The web-search tool decision: src/services/claudeService.ts:79-90 — the inline comment is the canonical record of why web_search_20250305 is the right choice for this plugin even though web_search_20260209 is newer.
The two-pass extractor: src/services/claudeService.ts:204-249 — extractWebCitations with the priority-merge logic and diagnostic logging.

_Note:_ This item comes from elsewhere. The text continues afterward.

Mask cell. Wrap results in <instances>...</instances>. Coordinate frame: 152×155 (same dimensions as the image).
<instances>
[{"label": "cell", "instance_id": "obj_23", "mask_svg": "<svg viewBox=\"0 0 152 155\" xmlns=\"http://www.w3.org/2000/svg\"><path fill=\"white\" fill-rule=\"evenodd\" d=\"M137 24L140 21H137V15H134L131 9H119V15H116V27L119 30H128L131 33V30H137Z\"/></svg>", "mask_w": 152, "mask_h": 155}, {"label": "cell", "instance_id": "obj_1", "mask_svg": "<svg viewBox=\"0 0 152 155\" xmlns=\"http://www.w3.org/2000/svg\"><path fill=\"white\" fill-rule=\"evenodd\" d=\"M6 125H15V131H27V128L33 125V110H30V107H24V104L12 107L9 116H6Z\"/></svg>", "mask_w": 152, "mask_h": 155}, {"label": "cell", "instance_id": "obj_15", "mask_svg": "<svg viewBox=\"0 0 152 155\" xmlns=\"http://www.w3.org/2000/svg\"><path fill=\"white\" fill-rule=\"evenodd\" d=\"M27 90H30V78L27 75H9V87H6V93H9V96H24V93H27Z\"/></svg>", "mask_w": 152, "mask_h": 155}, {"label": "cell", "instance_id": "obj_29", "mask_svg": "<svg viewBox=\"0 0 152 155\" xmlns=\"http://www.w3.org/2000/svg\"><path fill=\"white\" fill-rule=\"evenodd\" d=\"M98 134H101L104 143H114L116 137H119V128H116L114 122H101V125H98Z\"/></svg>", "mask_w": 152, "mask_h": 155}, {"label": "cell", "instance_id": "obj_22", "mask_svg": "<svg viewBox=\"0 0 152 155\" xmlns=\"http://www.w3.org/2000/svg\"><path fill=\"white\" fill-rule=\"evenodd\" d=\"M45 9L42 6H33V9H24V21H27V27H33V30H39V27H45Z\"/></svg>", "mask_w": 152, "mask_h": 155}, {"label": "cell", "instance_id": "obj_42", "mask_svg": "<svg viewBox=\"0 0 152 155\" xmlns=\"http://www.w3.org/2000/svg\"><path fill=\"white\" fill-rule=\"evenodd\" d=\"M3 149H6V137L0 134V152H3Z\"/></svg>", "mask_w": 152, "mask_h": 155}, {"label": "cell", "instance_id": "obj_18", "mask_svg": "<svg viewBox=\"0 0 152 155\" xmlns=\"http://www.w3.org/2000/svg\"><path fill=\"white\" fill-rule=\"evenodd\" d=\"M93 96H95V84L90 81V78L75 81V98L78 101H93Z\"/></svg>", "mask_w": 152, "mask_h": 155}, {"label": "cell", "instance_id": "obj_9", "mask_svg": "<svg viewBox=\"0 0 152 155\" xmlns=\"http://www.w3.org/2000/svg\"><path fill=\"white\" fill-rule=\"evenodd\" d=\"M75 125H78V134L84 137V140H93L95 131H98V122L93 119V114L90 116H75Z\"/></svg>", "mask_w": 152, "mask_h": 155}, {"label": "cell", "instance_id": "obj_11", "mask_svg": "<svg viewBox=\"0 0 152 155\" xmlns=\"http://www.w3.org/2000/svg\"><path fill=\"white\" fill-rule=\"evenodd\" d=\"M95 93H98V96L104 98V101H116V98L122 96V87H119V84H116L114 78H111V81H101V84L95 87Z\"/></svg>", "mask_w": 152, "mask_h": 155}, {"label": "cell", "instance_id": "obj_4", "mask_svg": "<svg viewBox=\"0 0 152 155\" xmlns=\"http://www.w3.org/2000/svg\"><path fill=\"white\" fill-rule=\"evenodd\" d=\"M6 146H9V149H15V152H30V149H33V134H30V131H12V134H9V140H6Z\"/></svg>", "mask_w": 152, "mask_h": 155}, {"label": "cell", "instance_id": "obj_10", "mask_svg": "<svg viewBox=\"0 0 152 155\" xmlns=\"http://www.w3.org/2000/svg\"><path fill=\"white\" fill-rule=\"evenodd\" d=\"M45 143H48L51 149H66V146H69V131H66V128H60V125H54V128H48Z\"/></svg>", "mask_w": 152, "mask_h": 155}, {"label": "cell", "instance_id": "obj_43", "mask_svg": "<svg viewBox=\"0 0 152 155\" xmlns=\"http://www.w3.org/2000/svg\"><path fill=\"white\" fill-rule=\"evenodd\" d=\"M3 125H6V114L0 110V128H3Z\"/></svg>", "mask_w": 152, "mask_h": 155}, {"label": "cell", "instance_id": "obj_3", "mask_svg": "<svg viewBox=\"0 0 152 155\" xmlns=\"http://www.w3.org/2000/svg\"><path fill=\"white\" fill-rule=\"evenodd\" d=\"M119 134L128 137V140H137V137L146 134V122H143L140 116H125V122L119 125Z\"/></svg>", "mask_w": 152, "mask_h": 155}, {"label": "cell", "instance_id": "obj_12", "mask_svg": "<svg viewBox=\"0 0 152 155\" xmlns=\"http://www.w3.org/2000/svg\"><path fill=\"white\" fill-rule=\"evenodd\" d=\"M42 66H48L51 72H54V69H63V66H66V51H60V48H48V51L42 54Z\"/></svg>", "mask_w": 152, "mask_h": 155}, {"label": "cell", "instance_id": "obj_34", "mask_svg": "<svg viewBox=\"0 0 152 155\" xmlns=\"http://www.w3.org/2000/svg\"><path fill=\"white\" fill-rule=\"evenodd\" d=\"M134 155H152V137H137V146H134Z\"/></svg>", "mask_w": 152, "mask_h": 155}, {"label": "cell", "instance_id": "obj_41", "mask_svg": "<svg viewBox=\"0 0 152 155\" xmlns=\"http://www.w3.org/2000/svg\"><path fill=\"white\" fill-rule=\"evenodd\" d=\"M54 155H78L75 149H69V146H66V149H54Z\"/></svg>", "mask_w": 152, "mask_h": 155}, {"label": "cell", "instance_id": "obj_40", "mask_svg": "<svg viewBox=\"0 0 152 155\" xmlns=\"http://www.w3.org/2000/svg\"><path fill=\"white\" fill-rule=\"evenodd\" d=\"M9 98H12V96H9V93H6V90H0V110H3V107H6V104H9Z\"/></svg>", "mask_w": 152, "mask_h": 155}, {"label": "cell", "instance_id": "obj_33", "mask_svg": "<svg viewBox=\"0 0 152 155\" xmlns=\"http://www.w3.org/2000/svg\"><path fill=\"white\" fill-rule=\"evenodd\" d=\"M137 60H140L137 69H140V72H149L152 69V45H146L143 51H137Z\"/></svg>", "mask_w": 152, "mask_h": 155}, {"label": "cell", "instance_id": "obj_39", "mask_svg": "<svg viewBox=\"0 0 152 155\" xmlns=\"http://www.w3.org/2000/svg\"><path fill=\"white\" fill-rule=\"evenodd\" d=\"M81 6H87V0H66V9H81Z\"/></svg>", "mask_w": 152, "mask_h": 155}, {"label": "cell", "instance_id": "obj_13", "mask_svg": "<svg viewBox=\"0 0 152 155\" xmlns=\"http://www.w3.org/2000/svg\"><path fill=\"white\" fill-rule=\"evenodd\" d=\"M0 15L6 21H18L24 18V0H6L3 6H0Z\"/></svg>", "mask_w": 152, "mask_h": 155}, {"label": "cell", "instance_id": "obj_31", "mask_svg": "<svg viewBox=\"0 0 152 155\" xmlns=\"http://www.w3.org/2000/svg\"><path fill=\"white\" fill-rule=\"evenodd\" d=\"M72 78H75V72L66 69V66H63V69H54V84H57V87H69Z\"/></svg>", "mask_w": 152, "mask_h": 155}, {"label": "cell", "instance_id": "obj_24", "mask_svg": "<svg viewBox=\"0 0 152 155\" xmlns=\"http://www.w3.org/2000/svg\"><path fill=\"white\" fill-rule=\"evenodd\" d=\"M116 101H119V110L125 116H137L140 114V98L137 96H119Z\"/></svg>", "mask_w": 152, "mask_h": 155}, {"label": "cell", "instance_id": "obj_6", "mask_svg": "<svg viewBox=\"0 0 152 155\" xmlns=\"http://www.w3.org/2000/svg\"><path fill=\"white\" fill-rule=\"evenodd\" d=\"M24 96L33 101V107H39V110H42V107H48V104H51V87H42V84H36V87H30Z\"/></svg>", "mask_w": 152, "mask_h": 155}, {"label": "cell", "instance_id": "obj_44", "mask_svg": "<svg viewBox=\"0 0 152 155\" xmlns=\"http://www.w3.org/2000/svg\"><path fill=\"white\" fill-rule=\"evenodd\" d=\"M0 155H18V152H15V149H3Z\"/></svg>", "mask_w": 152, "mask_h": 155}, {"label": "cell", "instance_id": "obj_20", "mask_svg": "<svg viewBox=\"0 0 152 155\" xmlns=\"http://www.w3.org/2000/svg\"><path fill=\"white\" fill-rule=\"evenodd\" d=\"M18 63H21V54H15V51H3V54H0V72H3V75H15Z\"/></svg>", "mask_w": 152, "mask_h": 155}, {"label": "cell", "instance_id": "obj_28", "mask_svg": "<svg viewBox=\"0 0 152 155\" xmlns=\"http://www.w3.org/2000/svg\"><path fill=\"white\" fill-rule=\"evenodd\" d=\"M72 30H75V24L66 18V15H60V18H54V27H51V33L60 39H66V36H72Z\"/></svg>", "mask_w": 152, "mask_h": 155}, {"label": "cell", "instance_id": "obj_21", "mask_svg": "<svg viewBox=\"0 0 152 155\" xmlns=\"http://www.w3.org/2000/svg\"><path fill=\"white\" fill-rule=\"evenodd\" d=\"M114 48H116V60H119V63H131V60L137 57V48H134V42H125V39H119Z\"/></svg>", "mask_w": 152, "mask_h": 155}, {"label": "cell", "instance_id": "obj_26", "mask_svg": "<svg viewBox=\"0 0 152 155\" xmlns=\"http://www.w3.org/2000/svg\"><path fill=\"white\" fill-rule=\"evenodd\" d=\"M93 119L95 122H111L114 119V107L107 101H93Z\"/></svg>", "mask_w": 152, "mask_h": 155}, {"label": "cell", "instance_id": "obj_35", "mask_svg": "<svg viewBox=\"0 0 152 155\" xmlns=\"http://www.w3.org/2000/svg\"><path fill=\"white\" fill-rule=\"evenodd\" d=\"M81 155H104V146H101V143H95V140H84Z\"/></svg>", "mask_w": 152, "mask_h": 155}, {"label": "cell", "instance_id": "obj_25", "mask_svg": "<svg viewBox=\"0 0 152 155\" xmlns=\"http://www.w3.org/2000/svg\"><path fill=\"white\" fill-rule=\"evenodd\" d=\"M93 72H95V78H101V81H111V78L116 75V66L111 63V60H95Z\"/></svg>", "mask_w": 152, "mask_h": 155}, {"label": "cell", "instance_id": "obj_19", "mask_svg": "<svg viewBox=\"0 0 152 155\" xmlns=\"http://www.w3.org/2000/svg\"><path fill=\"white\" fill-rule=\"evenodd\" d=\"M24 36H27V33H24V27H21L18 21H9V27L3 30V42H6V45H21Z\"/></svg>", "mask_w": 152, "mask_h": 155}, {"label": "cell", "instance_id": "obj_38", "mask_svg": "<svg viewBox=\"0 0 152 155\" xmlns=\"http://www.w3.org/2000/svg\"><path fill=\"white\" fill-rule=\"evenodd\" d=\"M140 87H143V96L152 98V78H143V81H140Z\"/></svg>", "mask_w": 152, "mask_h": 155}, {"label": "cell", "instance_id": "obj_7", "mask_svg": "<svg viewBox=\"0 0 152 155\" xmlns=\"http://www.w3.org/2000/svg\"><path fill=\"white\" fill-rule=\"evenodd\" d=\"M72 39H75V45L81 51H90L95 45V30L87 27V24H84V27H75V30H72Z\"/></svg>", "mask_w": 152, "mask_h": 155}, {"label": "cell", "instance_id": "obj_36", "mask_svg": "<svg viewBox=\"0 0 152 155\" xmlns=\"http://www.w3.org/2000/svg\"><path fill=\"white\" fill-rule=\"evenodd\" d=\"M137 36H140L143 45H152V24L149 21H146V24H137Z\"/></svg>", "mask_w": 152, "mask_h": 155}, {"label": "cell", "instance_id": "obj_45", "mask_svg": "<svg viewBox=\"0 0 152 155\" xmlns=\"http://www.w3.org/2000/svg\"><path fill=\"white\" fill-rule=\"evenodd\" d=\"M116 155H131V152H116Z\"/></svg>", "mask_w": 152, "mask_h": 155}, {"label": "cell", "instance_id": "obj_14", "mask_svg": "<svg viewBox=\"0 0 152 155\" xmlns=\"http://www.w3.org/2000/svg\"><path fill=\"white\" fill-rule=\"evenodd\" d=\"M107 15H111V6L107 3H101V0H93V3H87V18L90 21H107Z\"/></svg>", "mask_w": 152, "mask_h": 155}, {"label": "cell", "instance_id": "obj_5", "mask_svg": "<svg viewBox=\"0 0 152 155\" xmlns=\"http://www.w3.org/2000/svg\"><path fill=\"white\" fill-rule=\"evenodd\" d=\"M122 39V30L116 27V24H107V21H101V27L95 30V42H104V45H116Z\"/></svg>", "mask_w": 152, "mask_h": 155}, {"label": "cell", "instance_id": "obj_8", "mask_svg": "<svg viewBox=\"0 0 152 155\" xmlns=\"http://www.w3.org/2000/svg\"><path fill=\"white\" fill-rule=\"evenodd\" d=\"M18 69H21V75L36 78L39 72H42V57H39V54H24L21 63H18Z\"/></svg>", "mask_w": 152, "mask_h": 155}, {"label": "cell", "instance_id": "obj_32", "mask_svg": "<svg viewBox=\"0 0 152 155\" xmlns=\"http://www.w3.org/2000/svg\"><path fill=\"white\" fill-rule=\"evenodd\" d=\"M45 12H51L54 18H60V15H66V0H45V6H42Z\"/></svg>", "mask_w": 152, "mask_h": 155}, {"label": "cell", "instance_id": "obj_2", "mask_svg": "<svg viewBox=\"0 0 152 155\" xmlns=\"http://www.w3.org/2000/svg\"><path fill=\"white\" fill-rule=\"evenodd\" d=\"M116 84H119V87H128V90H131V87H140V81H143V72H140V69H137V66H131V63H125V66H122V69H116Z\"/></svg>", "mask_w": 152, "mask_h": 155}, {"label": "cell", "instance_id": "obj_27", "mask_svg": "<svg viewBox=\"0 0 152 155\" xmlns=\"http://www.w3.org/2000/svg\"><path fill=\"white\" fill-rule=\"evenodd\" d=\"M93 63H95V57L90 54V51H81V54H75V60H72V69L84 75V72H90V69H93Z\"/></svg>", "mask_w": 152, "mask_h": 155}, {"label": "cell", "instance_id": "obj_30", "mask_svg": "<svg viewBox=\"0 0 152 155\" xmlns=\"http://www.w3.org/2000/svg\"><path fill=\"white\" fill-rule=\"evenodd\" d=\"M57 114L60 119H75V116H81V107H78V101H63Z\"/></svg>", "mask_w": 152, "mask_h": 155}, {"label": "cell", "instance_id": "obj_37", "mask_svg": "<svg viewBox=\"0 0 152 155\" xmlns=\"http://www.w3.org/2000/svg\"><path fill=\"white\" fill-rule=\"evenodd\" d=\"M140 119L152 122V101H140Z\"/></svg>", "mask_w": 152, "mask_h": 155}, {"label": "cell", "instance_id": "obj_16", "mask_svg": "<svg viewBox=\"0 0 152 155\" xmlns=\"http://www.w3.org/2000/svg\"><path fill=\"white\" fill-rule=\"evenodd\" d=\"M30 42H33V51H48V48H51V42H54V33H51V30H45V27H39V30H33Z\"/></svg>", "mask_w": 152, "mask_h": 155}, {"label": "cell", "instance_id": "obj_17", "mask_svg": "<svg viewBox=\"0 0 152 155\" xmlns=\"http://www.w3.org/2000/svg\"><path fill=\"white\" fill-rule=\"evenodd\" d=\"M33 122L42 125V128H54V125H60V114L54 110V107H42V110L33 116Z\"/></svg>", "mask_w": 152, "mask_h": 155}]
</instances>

Citation rendering: src/services/claudeService.ts:257-305 — addCitations emitting Lossless-spec refdefs with cited-text blockquote suffix and append-to-existing logic.
The struggle, in detail: context-v/issues/Getting-Claude-to-Respond-With-Research.md — written during this pass; the two failure modes, the diagnostic logging recipe, the proposed tool_choice: any / system-prompt fixes, and the broader catalog of parseable response data that's currently ignored.
Commands: main.ts:682-712 — registerClaudeCommands for ask-claude and claude-service-status.
Settings UI: main.ts:1107+ — Claude (Anthropic) section with the API key input; defaults to process.env.ANTHROPIC_API_KEY.
Anthropic SDK reference: @anthropic-ai/sdk v0.92.0 (the version pinned in package.json); Anthropic.Messages.MessageStreamParams, messages.stream(), stream.on('text', …), stream.finalMessage().
Lossless Citation Spec — Claude extension: the [N]: [title](url). > {cited_text} shape that addCitations emits. cite-wide can later promote numeric identifiers to hex codes via its substitution pass; the numeric form here is intentional for cross-provider homogeneity with PerplexityService.
Successor changelog: 2026-05-01_01.md — modal redesign pass that brings Ask Claude (and Ask Perplexity, Ask Perplexica) to the unified sectioned layout with the wide-modal CSS unlock.
Recent commits on development (this pass): 9d5bc80 progress(model-provider): attempt to add new model, claude. Struggling with getting returned research objects. (initial ClaudeService + ClaudeModal + main.ts wiring), b5a70c7 stuck(claude): claude not returning research citations or reference definitions, just plain text (diagnosing the missing-citations failure mode), d7551d7 stuck(model): stuck trying to get model Claude API working (refinements to claudeService + extractor fallback).